Der Personalschlüssel ist in Berlin immer noch so erschreckend, dass zwar einige Leute die Ausbildung anfangen, jedoch nicht lange genug im Beruf durchhalten, an die Schulen wechseln oder weiter studieren. Es gibt kein effektives Konzept, um Langzeitausfälle aufzufangen, so dass die verbliebenen Kolleg*innen den Wegfall vor Ort bewältigen müssen.

Teilzeitverträge sind immer noch ein Problem in der Branche, sie sind gekoppelt an die unterschiedlichen Verträge der Eltern mit den Einrichtungen. Der »Kitagutschein« begrenzt die mögliche Anwesenheit des Kindes, entsprechend des elterlichen Bedarfs. Berufstätige Eltern haben Anspruch auf mehr Zeit ihrer Kinder in den Kitas. Die Fachkräfte werden dementsprechend zeitsparend eingesetzt und mit Teilzeitverträgen ausgestattet, weil die Träger das so wollen und mit Wirtschaftlichkeit statt sozialer Verantwortung argumentieren.
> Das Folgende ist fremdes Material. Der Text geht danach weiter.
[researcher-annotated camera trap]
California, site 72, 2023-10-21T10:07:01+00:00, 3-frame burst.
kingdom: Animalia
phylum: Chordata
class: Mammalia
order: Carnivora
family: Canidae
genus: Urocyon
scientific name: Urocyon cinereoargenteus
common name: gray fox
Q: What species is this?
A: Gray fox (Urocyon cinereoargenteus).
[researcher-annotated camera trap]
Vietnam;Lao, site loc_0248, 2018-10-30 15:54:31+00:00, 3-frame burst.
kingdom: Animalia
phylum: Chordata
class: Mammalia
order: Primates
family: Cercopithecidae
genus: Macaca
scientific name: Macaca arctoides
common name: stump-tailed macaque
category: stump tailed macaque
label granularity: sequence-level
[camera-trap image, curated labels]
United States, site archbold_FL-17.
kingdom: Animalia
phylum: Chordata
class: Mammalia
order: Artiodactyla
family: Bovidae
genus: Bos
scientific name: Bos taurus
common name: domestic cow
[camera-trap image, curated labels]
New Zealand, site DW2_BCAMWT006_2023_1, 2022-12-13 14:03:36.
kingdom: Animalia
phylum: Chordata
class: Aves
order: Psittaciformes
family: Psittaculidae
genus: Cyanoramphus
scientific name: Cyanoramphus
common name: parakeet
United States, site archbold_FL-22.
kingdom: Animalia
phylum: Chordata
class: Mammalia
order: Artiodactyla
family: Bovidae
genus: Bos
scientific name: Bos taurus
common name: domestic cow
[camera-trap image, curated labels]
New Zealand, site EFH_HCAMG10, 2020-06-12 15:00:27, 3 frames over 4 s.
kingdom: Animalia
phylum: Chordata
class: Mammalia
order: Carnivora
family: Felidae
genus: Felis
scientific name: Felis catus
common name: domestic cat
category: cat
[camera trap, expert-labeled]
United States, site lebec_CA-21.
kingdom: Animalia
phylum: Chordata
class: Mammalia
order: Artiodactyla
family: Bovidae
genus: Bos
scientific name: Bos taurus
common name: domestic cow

In den Kitas fehlt es an Coachings für Eltern. Eigentlich müsste es in jeder Einrichtung für 50 Kinder eine*n Familientherapeut*in oder Sozialarbeiter*in geben. Logopäd*innen, Ergotherapeut*innen und Physiotherapeut*innen müssten in den Einrichtungen genügend Kapazitäten vorfinden, um ihre Arbeit zu leisten und nicht ausgelagert werden in ihre eigenen Praxen. Die Sprachförderung sollte nicht erst ab einem Anteil von so-und-so-vielen Kindern nichtdeutscher Herkunftssprache eine einfache Verbesserung des Personalschlüssels erbringen, sondern alltagsintegriert bei jedem Kind erfolgen, egal, ob die Eltern »deutsch« sind oder nicht. Die Zuschläge für Gebiete mit Quar-tiersmanagement könnten entfallen, wenn man die genannten Maßnahmen treffen würde und für alle Einrichtungen vielfältiges Personal gewinnen könnte.

All dies würde es uns als Erzieher*innen sicher erleichtern, auch mit dem Thema sexuelle Vielfalt angemssen umzugehen. Ich als Erzieher fühle mich in der geführten Diskussion um die Broschüre übergangen.


Die Broschüre »Murat spielt Prinzessin« ist zurzeit vergriffen. An vielen Kitas ist bisher kein Exemplar angekommen.